Officials Rule Out Open Inquiry into Birmingham Pub Attacks
Authorities have rejected the idea of establishing a open inquiry into the Provisional IRA's 1974-era Birmingham city bar explosions.
This Tragic Attack
Back on 21 November 1974, 21 people were murdered and two hundred twenty wounded when explosive devices were exploded at the Mulberry Bush pub and Tavern in the Town pub establishments in Birmingham, in an incident widely believed to have been carried out by the Irish Republican Army.
Legal Consequences
No one has been found guilty over the attacks. In 1991, 6 men had their guilty verdicts overturned after spending over 16 years in prison in what is considered one of the worst miscarriages of the legal system in UK history.
Relatives Fight for Truth
Relatives have for years fought for a open investigation into the explosions to find out what the government knew at the time of the event and why not a single person has been prosecuted.
Official Response
The security minister, Dan Jarvis, announced on Thursday that while he had profound sympathy for the families, the administration had concluded “after detailed review” it would not establish an probe.
Jarvis said the government believes the reconciliation commission, set up to examine fatalities associated with the Northern Ireland conflict, could look into the Birmingham incidents.
Advocates Respond
Activist Julie Hambleton, whose teenage sister Maxine was killed in the explosions, commented the statement showed “the authorities don't care”.
The 62-year-old has long campaigned for a national investigation and stated she and other grieving relatives had “no desire” of taking part in the commission.
“There’s no true independence in the body,” she said, noting it was “like them assessing their own homework”.

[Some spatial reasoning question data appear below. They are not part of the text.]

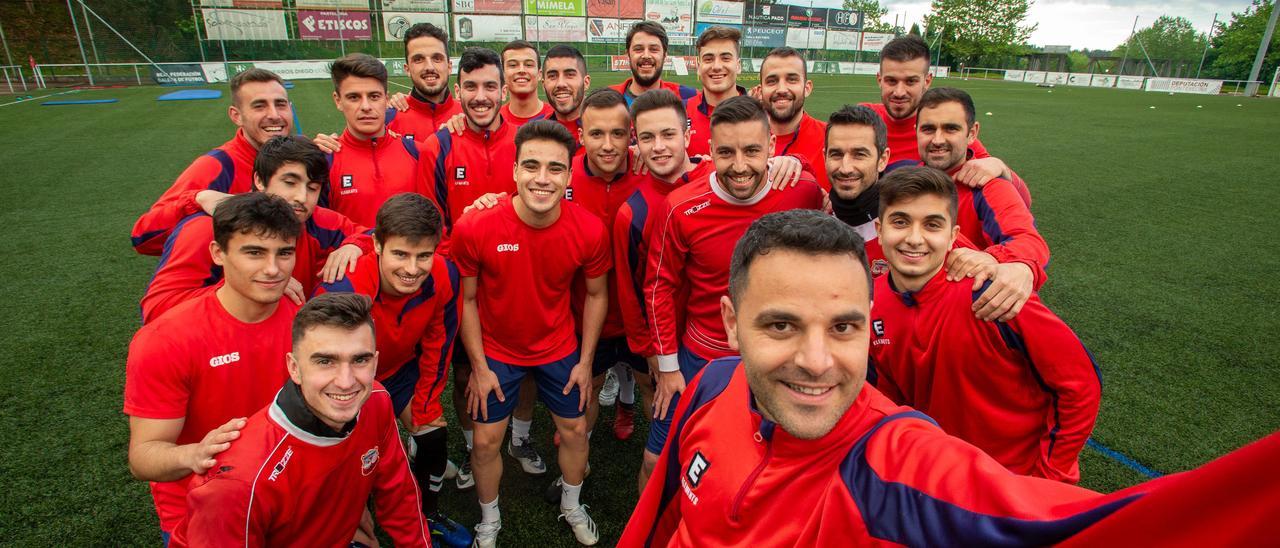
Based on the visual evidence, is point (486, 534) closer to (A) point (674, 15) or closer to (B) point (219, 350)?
(B) point (219, 350)

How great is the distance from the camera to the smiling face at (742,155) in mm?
3207

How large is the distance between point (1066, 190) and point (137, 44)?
130 feet

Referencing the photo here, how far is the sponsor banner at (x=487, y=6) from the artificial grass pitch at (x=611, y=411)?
2468cm

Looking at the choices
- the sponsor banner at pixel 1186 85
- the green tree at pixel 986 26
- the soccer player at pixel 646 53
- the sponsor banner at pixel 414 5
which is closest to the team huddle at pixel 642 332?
the soccer player at pixel 646 53

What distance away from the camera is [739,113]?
10.5 ft

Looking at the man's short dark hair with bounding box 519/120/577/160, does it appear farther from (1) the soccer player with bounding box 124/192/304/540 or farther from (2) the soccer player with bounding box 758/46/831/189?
(2) the soccer player with bounding box 758/46/831/189

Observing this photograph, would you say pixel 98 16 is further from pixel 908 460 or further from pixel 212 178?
pixel 908 460

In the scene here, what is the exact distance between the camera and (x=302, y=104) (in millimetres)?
21109

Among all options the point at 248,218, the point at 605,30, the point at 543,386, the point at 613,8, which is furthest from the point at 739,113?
the point at 613,8

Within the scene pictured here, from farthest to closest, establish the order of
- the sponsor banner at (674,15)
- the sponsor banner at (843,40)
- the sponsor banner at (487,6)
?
the sponsor banner at (843,40)
the sponsor banner at (674,15)
the sponsor banner at (487,6)

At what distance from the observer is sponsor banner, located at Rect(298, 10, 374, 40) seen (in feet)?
110

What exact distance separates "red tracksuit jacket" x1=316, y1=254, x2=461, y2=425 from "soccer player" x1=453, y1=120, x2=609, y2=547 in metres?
0.12

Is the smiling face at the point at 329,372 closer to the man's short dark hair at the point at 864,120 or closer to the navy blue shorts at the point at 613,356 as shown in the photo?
the navy blue shorts at the point at 613,356

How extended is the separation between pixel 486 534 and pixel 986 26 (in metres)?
75.1
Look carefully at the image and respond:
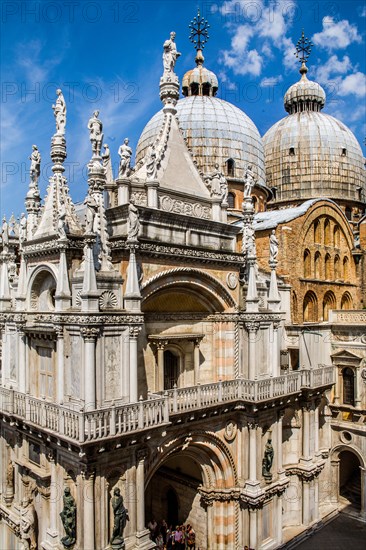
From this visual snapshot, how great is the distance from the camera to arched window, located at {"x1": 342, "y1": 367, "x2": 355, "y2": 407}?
89.8 ft

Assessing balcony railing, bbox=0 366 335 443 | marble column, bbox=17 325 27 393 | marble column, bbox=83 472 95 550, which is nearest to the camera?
balcony railing, bbox=0 366 335 443

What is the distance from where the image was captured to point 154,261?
17.5 metres

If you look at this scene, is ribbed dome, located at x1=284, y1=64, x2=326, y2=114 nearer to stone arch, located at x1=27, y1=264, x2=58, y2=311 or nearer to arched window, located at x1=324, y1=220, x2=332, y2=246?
arched window, located at x1=324, y1=220, x2=332, y2=246

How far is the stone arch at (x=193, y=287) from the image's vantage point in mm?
17583

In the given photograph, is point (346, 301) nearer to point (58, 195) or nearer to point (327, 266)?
Answer: point (327, 266)

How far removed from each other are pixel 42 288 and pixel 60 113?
691cm

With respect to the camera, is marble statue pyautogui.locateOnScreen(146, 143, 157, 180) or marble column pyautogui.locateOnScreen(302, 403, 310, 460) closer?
marble statue pyautogui.locateOnScreen(146, 143, 157, 180)

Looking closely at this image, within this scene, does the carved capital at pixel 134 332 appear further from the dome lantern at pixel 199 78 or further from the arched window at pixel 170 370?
the dome lantern at pixel 199 78

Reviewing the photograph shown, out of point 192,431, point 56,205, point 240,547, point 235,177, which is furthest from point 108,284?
point 235,177

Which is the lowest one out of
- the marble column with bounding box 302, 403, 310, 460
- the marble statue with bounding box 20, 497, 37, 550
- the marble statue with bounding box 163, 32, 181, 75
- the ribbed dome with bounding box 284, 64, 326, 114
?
the marble statue with bounding box 20, 497, 37, 550

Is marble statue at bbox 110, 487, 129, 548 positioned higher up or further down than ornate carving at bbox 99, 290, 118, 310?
further down

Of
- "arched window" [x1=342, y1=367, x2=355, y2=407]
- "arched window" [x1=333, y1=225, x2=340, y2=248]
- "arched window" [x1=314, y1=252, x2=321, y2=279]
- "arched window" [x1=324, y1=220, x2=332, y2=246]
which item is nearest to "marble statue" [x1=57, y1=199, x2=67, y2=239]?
"arched window" [x1=342, y1=367, x2=355, y2=407]

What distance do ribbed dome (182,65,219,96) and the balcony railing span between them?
90.8 ft


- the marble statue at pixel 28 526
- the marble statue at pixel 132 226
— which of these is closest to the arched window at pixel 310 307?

Calls for Document Disclosure
For years, grieving loved ones have been requesting the release of files from intelligence agencies on the attack – especially on what the government was aware of prior to and after the attack, and what information there is that could bring about prosecutions.
“The entire state apparatus is against our families from ever learning the reality,” she declared. “Solely a statutory judge-directed public inquiry will grant us access to the documents they state they do not possess.”
Official Authority
A statutory public inquiry has distinct judicial powers, encompassing the power to require individuals to appear and reveal details associated with the inquiry.
Prior Investigation
An investigation in 2019 – campaigned for grieving families – determined the victims were murdered by the IRA but did not determine the names of those culpable.
Hambleton stated: “Government bodies advised the presiding official that they have zero records or evidence on what continues to be the UK's longest unsolved atrocity of the last century, but currently they aim to push us to participate of this Legacy Commission to disclose details that they assert has not been present”.
Political Response
Liam Byrne, the MP for the local constituency, described the government’s decision as “profoundly unsatisfactory”.
In a message on Twitter, Byrne wrote: “After so much period, such immense pain, and countless failures” the relatives are entitled to a process that is “impartial, judge-led, with complete authorities and unafraid in the search for the reality.”
Ongoing Grief
Discussing the families' ongoing sorrow, Hambleton, who chairs the advocacy organization, stated: “No family of any tragedy of any kind will ever have peace. It doesn’t exist. The pain and the sorrow persist.”